PHOTO COURTESY OF NMH
"In the days when the collection was mostly being put together, fakes were relatively rare," Li said. "Now you must be very careful, for originals are very hard to come by." The importance of the collection is highlighted by the large number of snuff bottles originally intended for imperial use, which are the "most desirable collectibles," though not necessarily the most beautiful or artistically interesting.
PHOTO COURTESY OF NMH
One of the most interesting aspects of the snuff bottle craze, an object that seems particularly Chinese, is that the use of snuff was originally introduced from Europe. That it took off in a big way in China is not in doubt, and the little containers used to store this mild narcotic became a subject for some of the miniaturists' greatest work. Painting on the inside of these tiny glass bottles will always remain a representation of a superfluity of artistic talent put to insignificant use -- a thought it is hard to banish looking at the 417 items laid out in this exhibition.
Virtually every kind of material ever used to make a snuff bottle is represented, including semiprecious nephrite, lacquer, enamel on a variety of materials, many different kinds of glass and organic materials such as bamboo and bone. The designs range from the extremes of elaborate ornamentation -- nine intertwined lions twined over a bottle just 6.3cm high with two distinct levels of carving -- to bottles using the natural grain of their materials to create patterns stunning in their abstract simplicity -- a bottle carved from sandstone, a swirl pattern made by a cross-section of a fossilized shell.

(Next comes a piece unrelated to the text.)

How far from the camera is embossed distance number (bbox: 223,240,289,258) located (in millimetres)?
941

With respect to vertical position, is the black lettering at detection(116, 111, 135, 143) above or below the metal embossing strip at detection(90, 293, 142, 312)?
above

Given the delicate beauty of the individual objects, it is unfortunate that greater care has not been taken with the presentation of the objects. Explanations are not aligned with the objects they describe, and the bottles themselves sometimes seem to be laid out in a haphazard line. This hardly does justice to the extravagant amounts of time and effort that the creation of the individual snuff bottles so obviously consumed.
The saddest thing about these items, like so many collected knick-knacks is that these snuff bottles where collected for display rather than use, so despite their beauty, they lack a degree of human warmth, which to this viewer at least, made the exhibition somewhat anemic.